Extracted records
------------------------------------------------------------------------
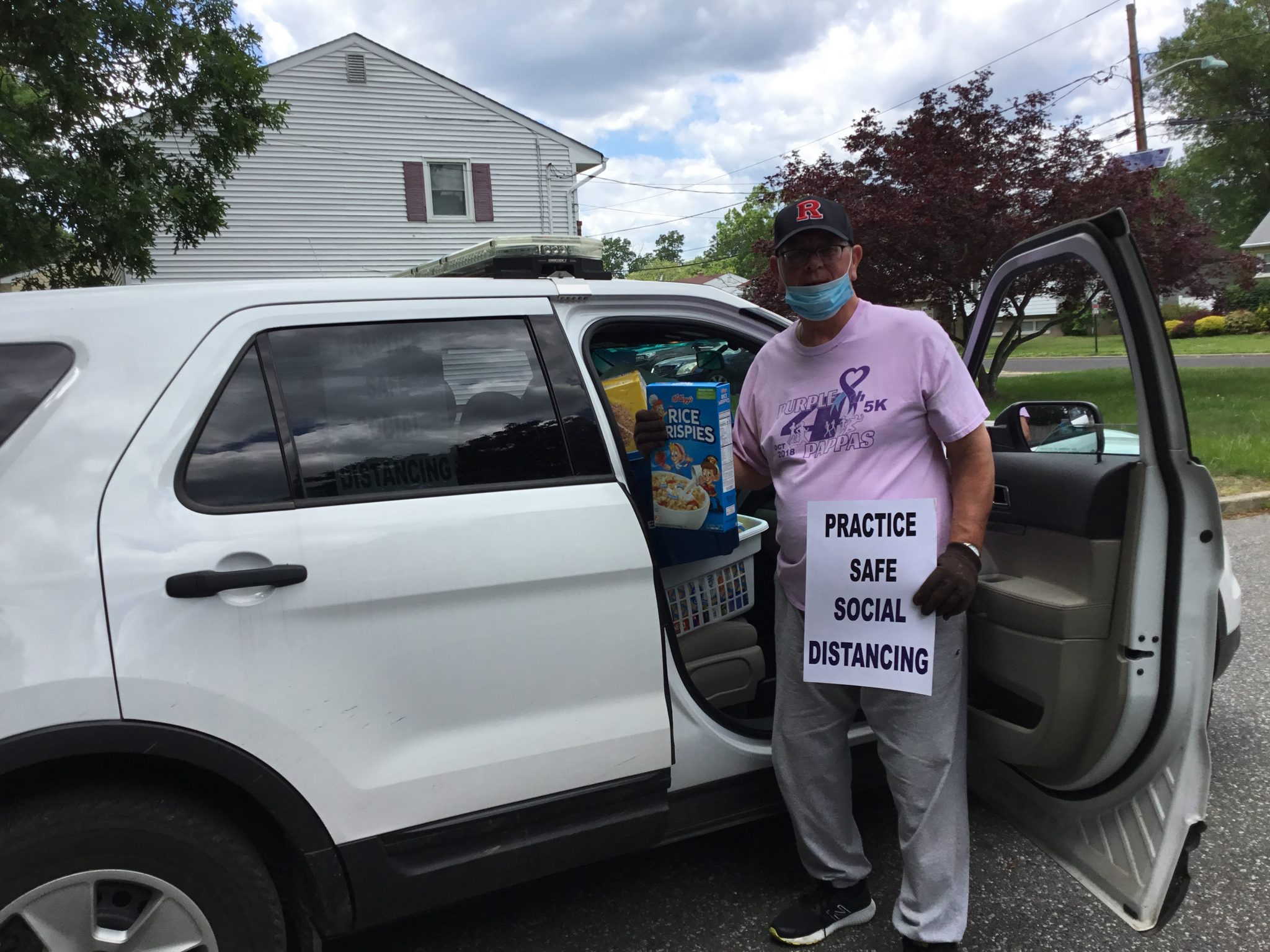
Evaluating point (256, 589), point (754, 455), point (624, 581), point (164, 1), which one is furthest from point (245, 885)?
point (164, 1)

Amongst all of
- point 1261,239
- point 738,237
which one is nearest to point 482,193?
point 1261,239

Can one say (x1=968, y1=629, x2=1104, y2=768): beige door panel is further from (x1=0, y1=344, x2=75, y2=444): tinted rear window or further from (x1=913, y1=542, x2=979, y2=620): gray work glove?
(x1=0, y1=344, x2=75, y2=444): tinted rear window

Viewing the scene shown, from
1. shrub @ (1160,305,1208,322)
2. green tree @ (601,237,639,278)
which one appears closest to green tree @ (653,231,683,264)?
→ green tree @ (601,237,639,278)

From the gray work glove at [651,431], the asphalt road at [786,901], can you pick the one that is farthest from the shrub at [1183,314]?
the gray work glove at [651,431]

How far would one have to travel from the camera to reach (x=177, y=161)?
8.11 meters

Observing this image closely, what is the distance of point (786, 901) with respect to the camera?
2.50m

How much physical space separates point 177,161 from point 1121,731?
8.93m

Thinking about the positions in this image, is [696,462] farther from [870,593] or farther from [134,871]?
[134,871]

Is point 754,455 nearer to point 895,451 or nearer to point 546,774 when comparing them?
point 895,451

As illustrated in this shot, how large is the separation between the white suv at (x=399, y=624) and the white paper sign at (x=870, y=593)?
0.31 meters

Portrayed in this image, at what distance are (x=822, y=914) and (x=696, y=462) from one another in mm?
1293

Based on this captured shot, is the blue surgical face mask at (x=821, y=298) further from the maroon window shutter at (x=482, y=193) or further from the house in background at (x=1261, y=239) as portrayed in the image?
the house in background at (x=1261, y=239)

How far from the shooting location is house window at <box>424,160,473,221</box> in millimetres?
15969

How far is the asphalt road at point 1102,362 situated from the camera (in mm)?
19859
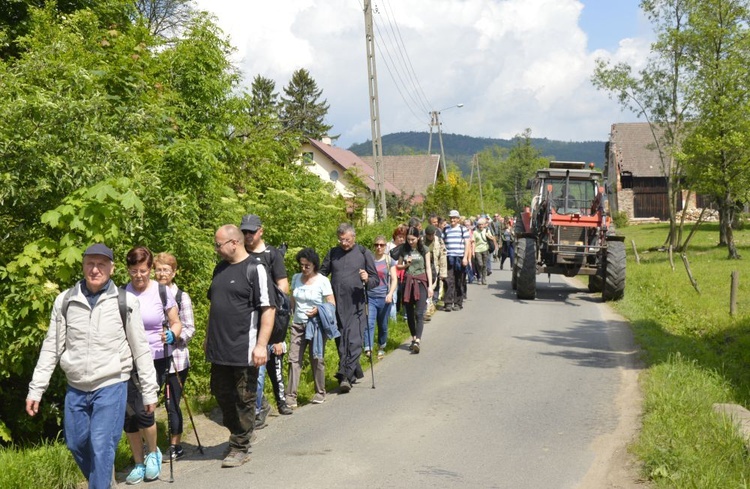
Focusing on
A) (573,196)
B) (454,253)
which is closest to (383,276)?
(454,253)

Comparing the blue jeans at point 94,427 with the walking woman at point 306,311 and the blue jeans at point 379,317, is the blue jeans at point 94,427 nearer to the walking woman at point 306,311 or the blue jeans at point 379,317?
the walking woman at point 306,311

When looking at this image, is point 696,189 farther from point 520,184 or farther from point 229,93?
point 520,184

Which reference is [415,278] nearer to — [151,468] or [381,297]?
[381,297]

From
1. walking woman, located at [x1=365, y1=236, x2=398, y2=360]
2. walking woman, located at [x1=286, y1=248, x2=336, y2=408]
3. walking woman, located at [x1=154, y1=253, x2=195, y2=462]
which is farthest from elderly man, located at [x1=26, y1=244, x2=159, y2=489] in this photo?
walking woman, located at [x1=365, y1=236, x2=398, y2=360]

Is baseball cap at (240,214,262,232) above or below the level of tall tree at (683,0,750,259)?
below

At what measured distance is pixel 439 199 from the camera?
43.3m

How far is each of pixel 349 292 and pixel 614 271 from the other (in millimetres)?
9767

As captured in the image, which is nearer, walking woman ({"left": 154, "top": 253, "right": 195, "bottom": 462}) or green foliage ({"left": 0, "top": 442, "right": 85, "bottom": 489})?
green foliage ({"left": 0, "top": 442, "right": 85, "bottom": 489})

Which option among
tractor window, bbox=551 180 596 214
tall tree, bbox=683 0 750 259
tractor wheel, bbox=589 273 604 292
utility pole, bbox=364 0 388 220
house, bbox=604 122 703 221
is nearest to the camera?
tractor window, bbox=551 180 596 214

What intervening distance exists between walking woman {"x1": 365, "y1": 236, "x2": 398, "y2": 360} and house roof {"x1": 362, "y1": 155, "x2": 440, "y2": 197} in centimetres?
------------------------------------------------------------------------
What you need to do
Each line above is to be copied verbatim. Drop any image from the copy.

Answer in full
Evaluating point (256, 589), point (754, 455), point (624, 581), point (164, 1), which one is furthest from point (245, 885)?
point (164, 1)

Amongst all of
- point 1261,239
- point 738,237
which one is nearest to point 482,193?
point 1261,239

Can one say (x1=968, y1=629, x2=1104, y2=768): beige door panel is further from (x1=0, y1=344, x2=75, y2=444): tinted rear window or further from (x1=913, y1=542, x2=979, y2=620): gray work glove?
(x1=0, y1=344, x2=75, y2=444): tinted rear window

Viewing the scene shown, from
1. shrub @ (1160,305,1208,322)
2. green tree @ (601,237,639,278)
which one appears closest to green tree @ (653,231,683,264)?
→ green tree @ (601,237,639,278)

From the gray work glove at [651,431], the asphalt road at [786,901], can you pick the one that is farthest from the shrub at [1183,314]?
the gray work glove at [651,431]

How far would one have to travel from the camera to reach (x=177, y=161)?
8.11 meters

Observing this image closely, what is the distance of point (786, 901) with respect to the camera?
2.50m

How much physical space separates point 177,161 from point 1121,731?
8.93m

Thinking about the positions in this image, is [696,462] farther from [870,593] or farther from [134,871]?
[134,871]

Is point 754,455 nearer to point 895,451 or nearer to point 546,774 when comparing them?
point 895,451

As illustrated in this shot, how large is the separation between the white suv at (x=399, y=624) and the white paper sign at (x=870, y=593)?
0.31 meters

Portrayed in this image, at what distance are (x=822, y=914) and (x=696, y=462) from one another in mm?
1293

Based on this captured shot, is the blue surgical face mask at (x=821, y=298) further from the maroon window shutter at (x=482, y=193) or further from the house in background at (x=1261, y=239) as portrayed in the image?
the house in background at (x=1261, y=239)

How far from the shooting location is house window at <box>424,160,473,221</box> in millimetres?
15969

How far is the asphalt road at point 1102,362 situated from the camera (in mm)?
19859
Focusing on
A) (573,196)
B) (454,253)
which is closest to (383,276)?
(454,253)

Comparing the blue jeans at point 94,427 with the walking woman at point 306,311 and the blue jeans at point 379,317, is the blue jeans at point 94,427 nearer to the walking woman at point 306,311 or the blue jeans at point 379,317?
the walking woman at point 306,311

When looking at this image, is point 696,189 farther from point 520,184 or farther from point 229,93?
point 520,184

Which reference is [415,278] nearer to — [151,468] or [381,297]?
[381,297]

From
1. walking woman, located at [x1=365, y1=236, x2=398, y2=360]
2. walking woman, located at [x1=286, y1=248, x2=336, y2=408]
3. walking woman, located at [x1=154, y1=253, x2=195, y2=462]
which is farthest from elderly man, located at [x1=26, y1=244, x2=159, y2=489] in this photo?
walking woman, located at [x1=365, y1=236, x2=398, y2=360]

Is baseball cap at (240,214,262,232) above or below the level of tall tree at (683,0,750,259)?
below

At what measured distance is pixel 439 199 from the camera?
43.3m

How far is each of pixel 349 292 and pixel 614 271 from the other (in millimetres)?
9767

As captured in the image, which is nearer, walking woman ({"left": 154, "top": 253, "right": 195, "bottom": 462}) or green foliage ({"left": 0, "top": 442, "right": 85, "bottom": 489})?
green foliage ({"left": 0, "top": 442, "right": 85, "bottom": 489})

Which option among
tractor window, bbox=551 180 596 214
tall tree, bbox=683 0 750 259
tractor wheel, bbox=589 273 604 292
utility pole, bbox=364 0 388 220
house, bbox=604 122 703 221
is nearest to the camera?
tractor window, bbox=551 180 596 214

What intervening distance exists between walking woman {"x1": 365, "y1": 236, "x2": 398, "y2": 360} and house roof {"x1": 362, "y1": 155, "x2": 440, "y2": 197} in centimetres?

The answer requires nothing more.